### Required work
Set down each entry exactly as given; pictures should not appear in the copy.

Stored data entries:
= = = =

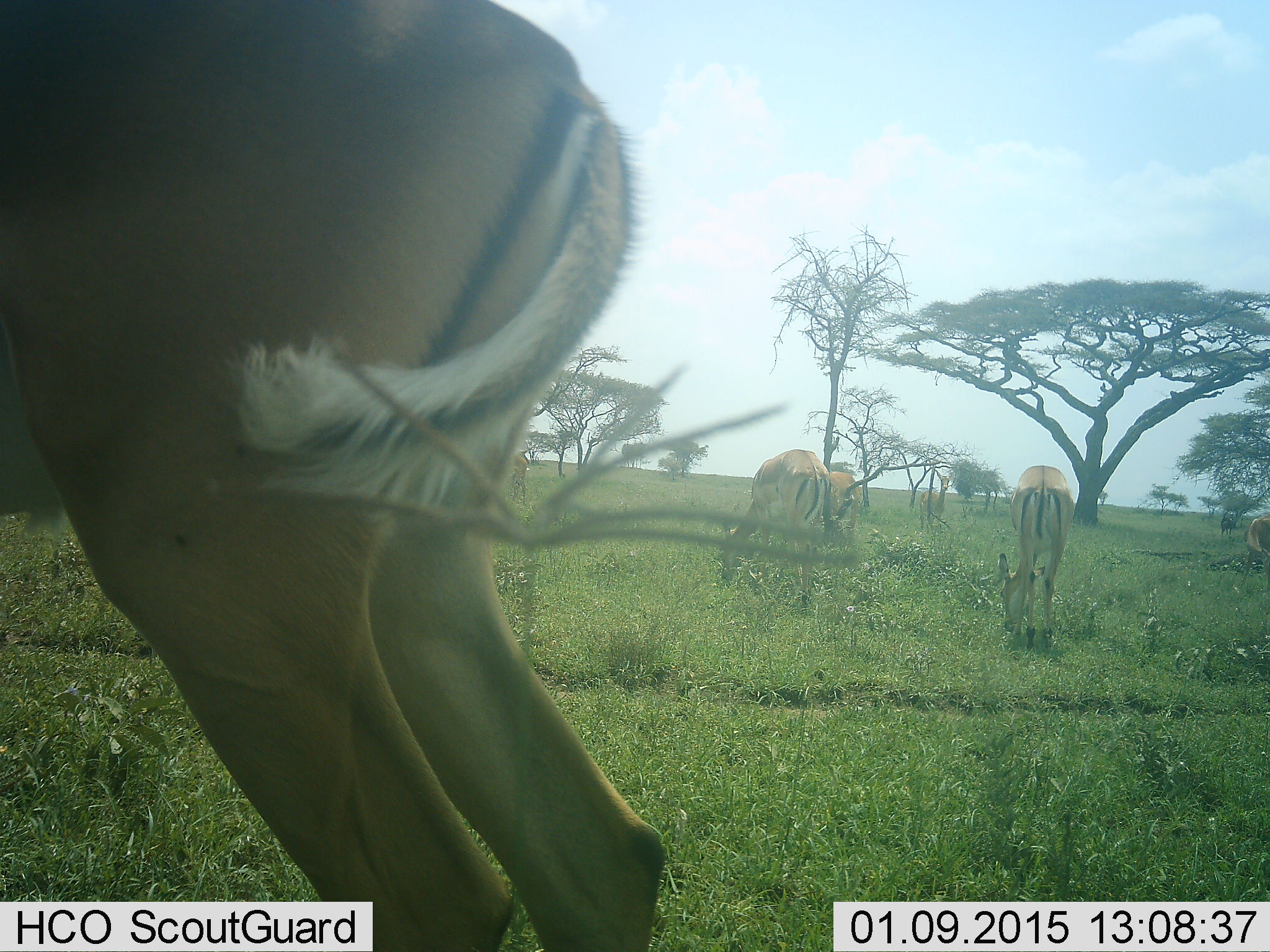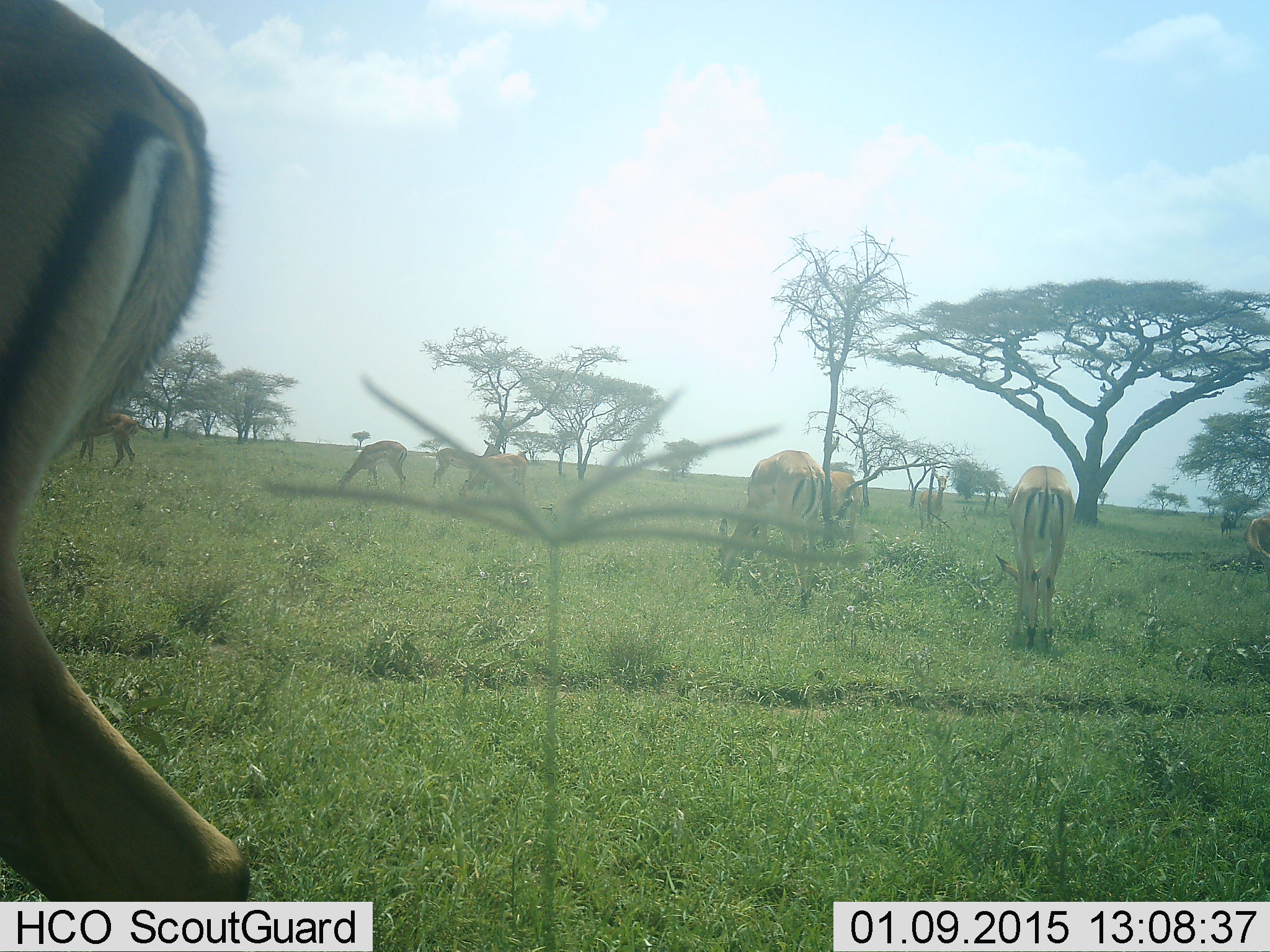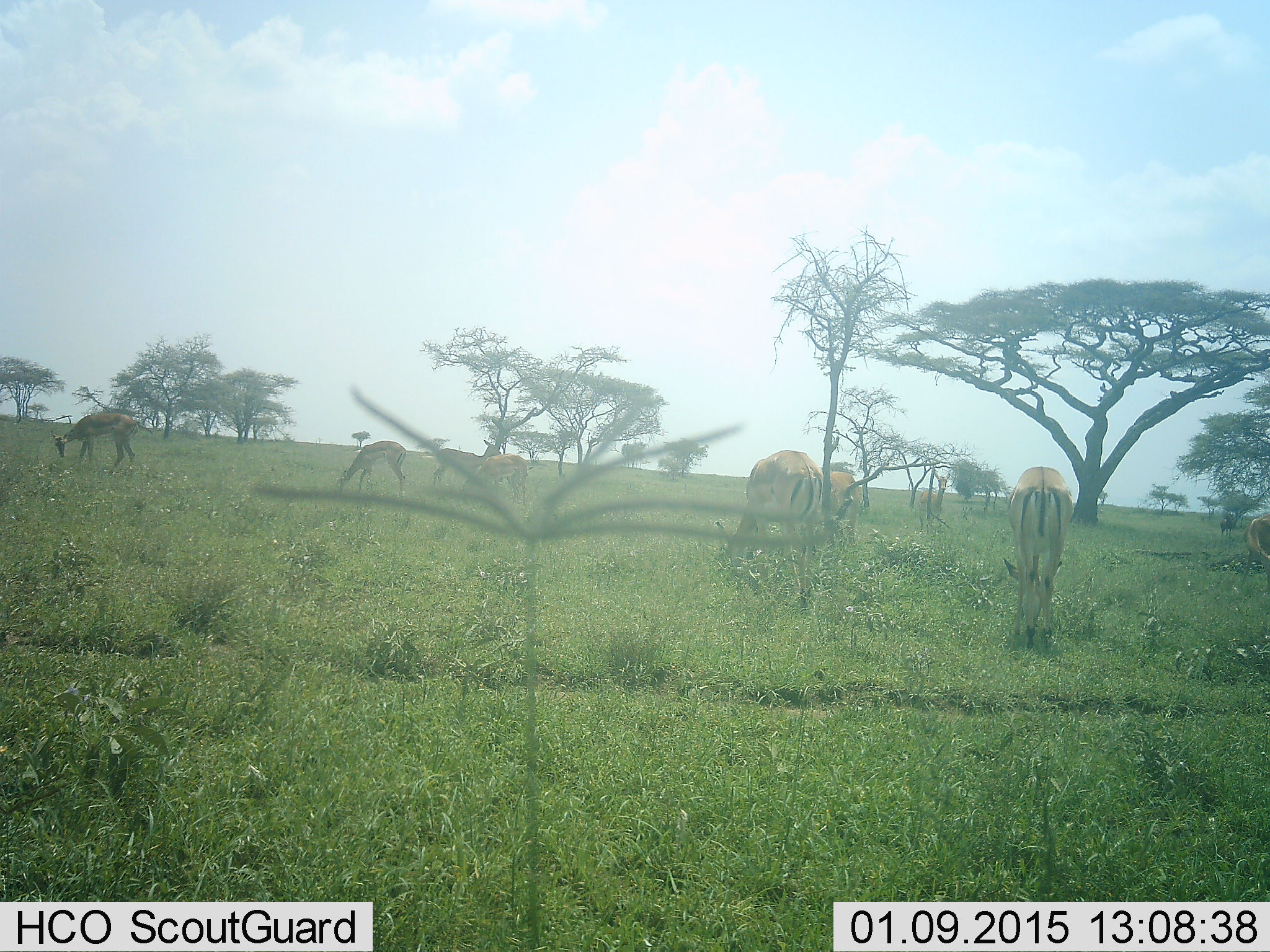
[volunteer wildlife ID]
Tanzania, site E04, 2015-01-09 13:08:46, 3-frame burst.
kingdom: Animalia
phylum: Chordata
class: Mammalia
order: Artiodactyla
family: Bovidae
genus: Aepyceros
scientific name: Aepyceros melampus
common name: impala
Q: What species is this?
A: Impala (Aepyceros melampus).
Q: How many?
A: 9.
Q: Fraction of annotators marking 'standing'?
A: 50%.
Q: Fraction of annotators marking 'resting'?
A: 0%.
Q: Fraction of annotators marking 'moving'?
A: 60%.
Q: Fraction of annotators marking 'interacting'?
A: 0%.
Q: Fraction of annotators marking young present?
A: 0%.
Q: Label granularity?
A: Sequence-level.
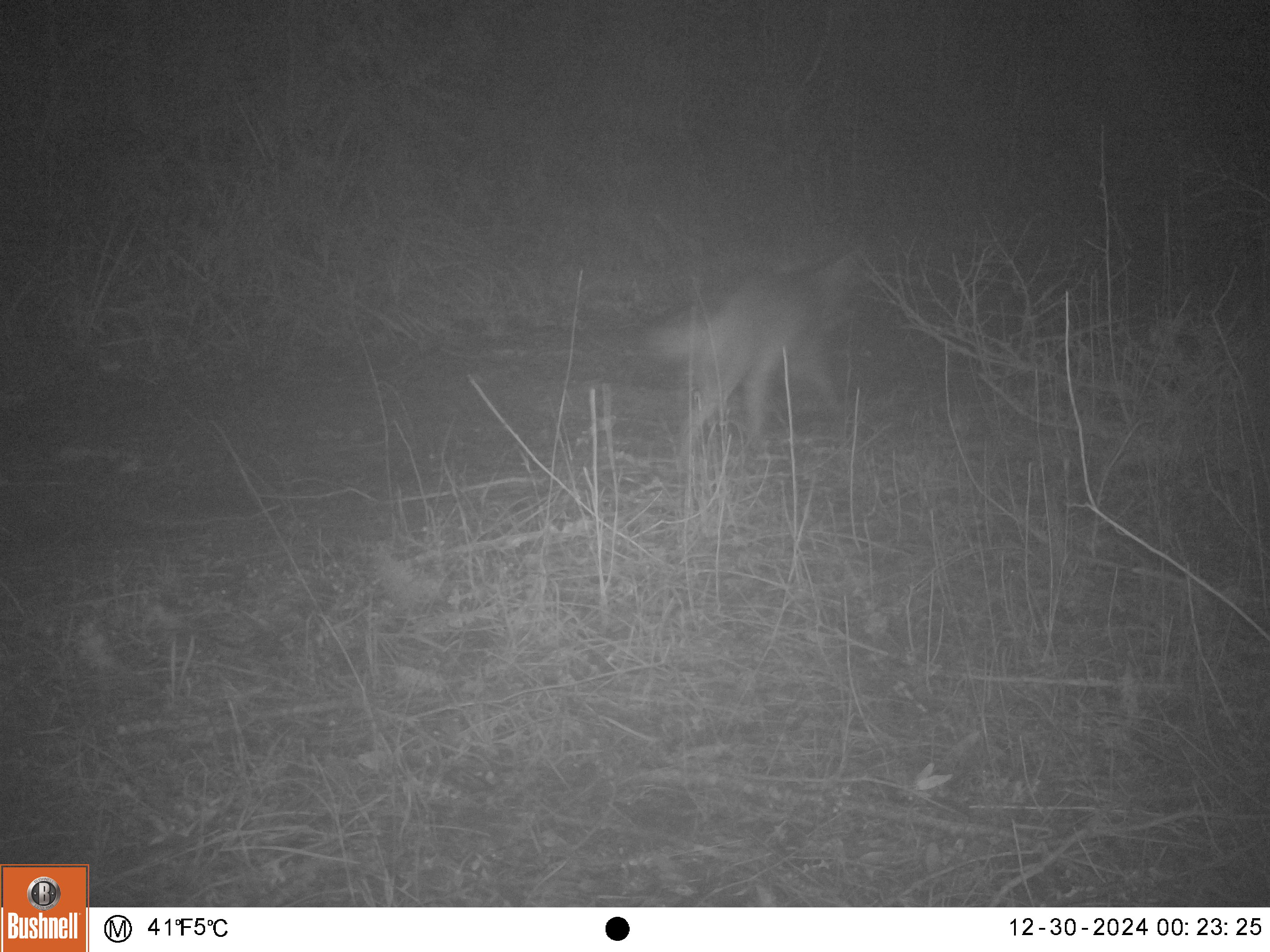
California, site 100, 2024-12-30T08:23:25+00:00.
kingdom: Animalia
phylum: Chordata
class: Mammalia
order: Carnivora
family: Canidae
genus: Urocyon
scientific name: Urocyon cinereoargenteus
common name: gray fox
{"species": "gray fox (Urocyon cinereoargenteus)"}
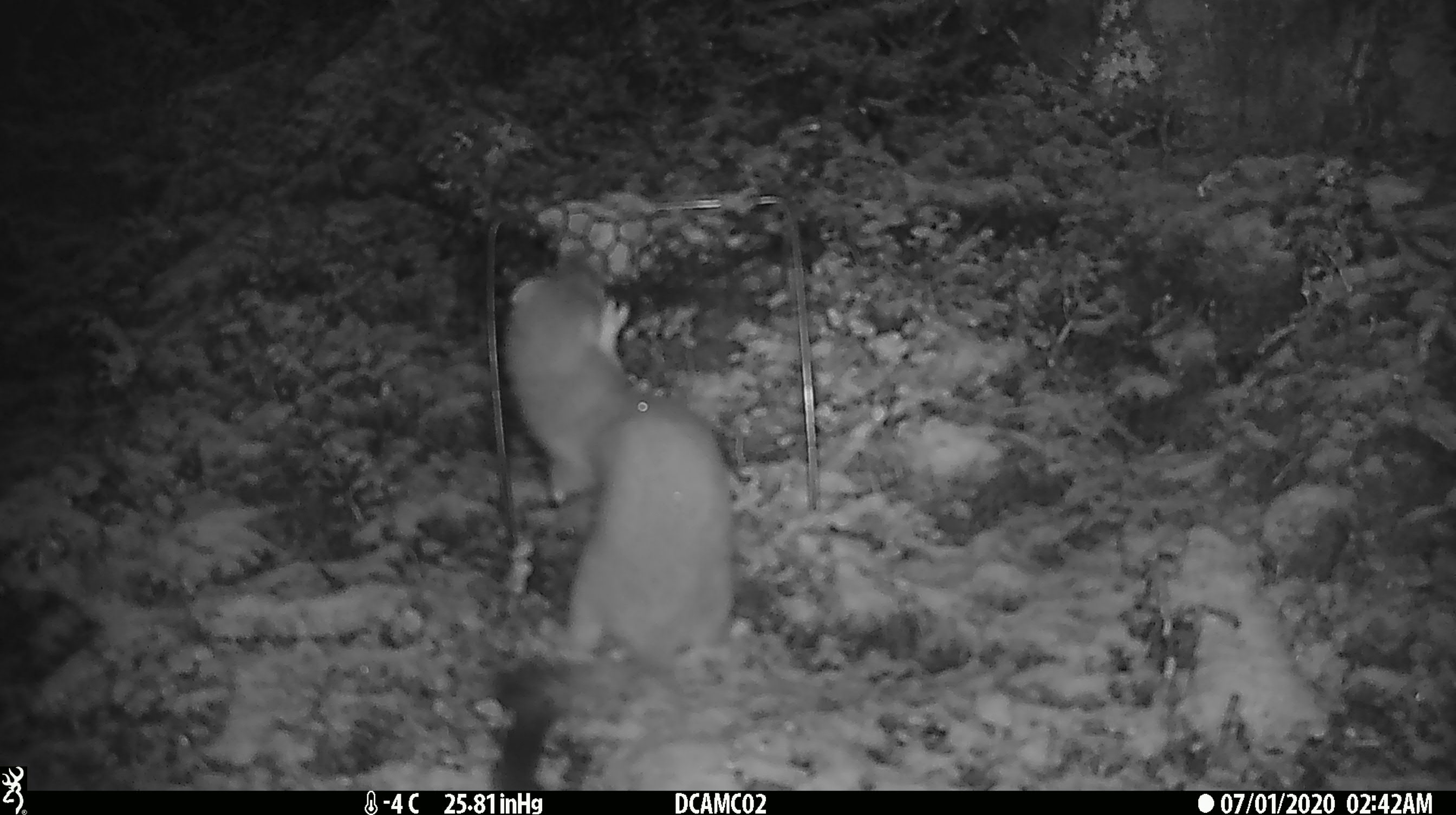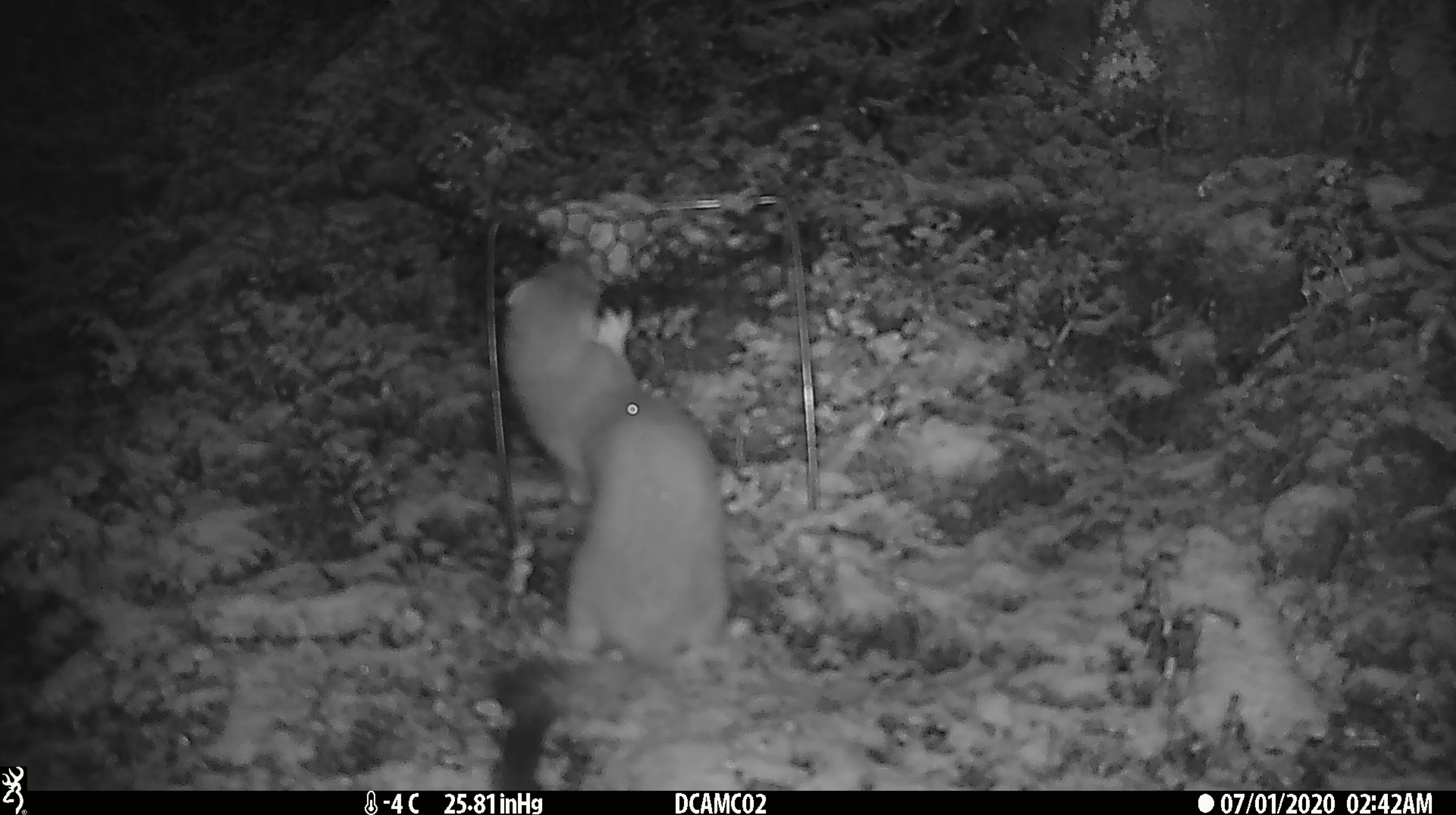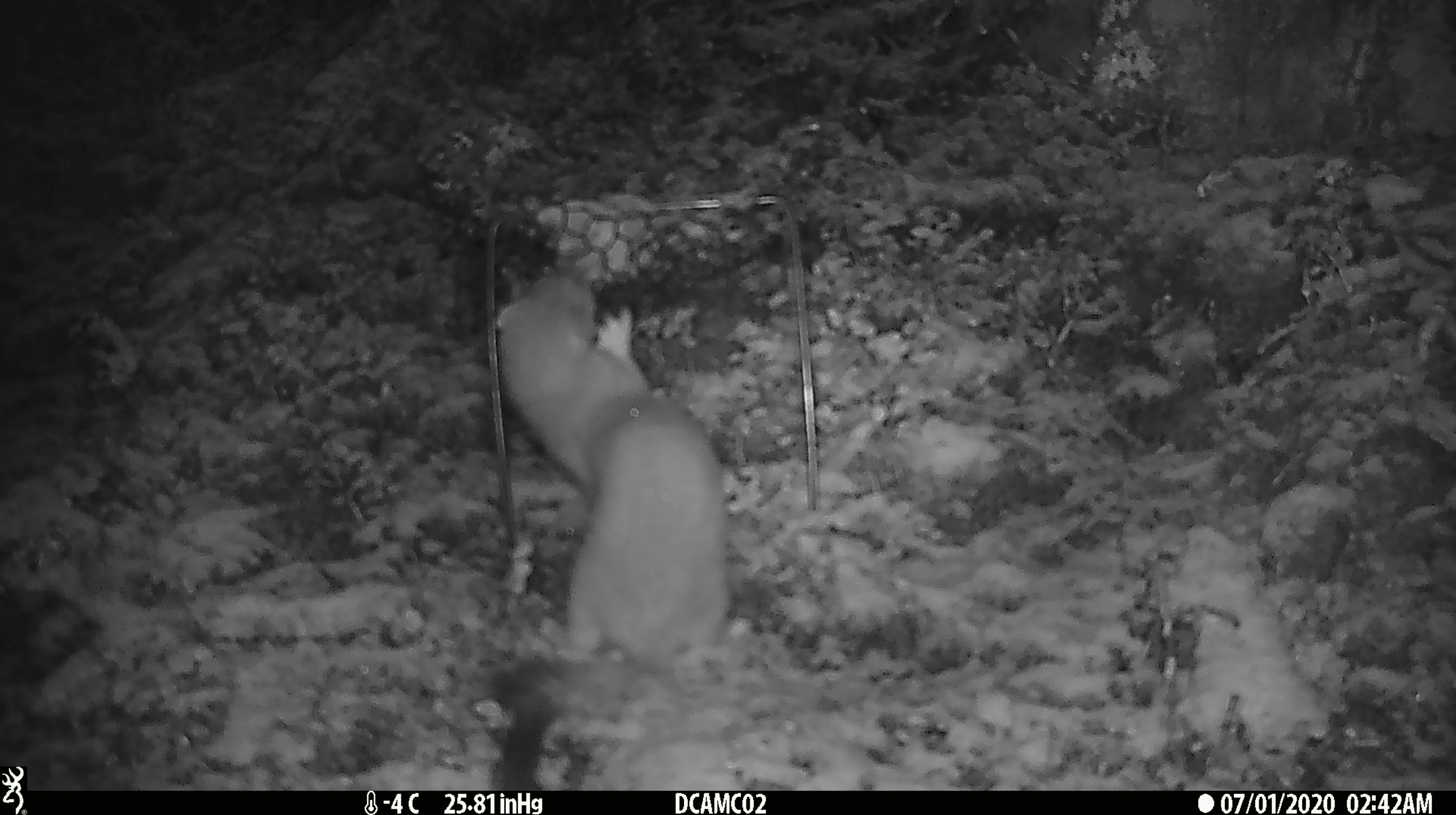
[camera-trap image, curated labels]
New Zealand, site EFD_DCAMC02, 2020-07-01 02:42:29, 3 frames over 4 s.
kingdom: Animalia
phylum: Chordata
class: Mammalia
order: Carnivora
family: Mustelidae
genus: Mustela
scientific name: Mustela erminea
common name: stoat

= = = =

### Problem solution
[volunteer wildlife ID]
Tanzania, site E04, 2015-01-09 13:08:46, 3-frame burst.
kingdom: Animalia
phylum: Chordata
class: Mammalia
order: Artiodactyla
family: Bovidae
genus: Aepyceros
scientific name: Aepyceros melampus
common name: impala
Q: What species is this?
A: Impala (Aepyceros melampus).
Q: How many?
A: 9.
Q: Fraction of annotators marking 'standing'?
A: 50%.
Q: Fraction of annotators marking 'resting'?
A: 0%.
Q: Fraction of annotators marking 'moving'?
A: 60%.
Q: Fraction of annotators marking 'interacting'?
A: 0%.
Q: Fraction of annotators marking young present?
A: 0%.
Q: Label granularity?
A: Sequence-level.
California, site 100, 2024-12-30T08:23:25+00:00.
kingdom: Animalia
phylum: Chordata
class: Mammalia
order: Carnivora
family: Canidae
genus: Urocyon
scientific name: Urocyon cinereoargenteus
common name: gray fox
{"species": "gray fox (Urocyon cinereoargenteus)"}
[camera-trap image, curated labels]
New Zealand, site EFD_DCAMC02, 2020-07-01 02:42:29, 3 frames over 4 s.
kingdom: Animalia
phylum: Chordata
class: Mammalia
order: Carnivora
family: Mustelidae
genus: Mustela
scientific name: Mustela erminea
common name: stoat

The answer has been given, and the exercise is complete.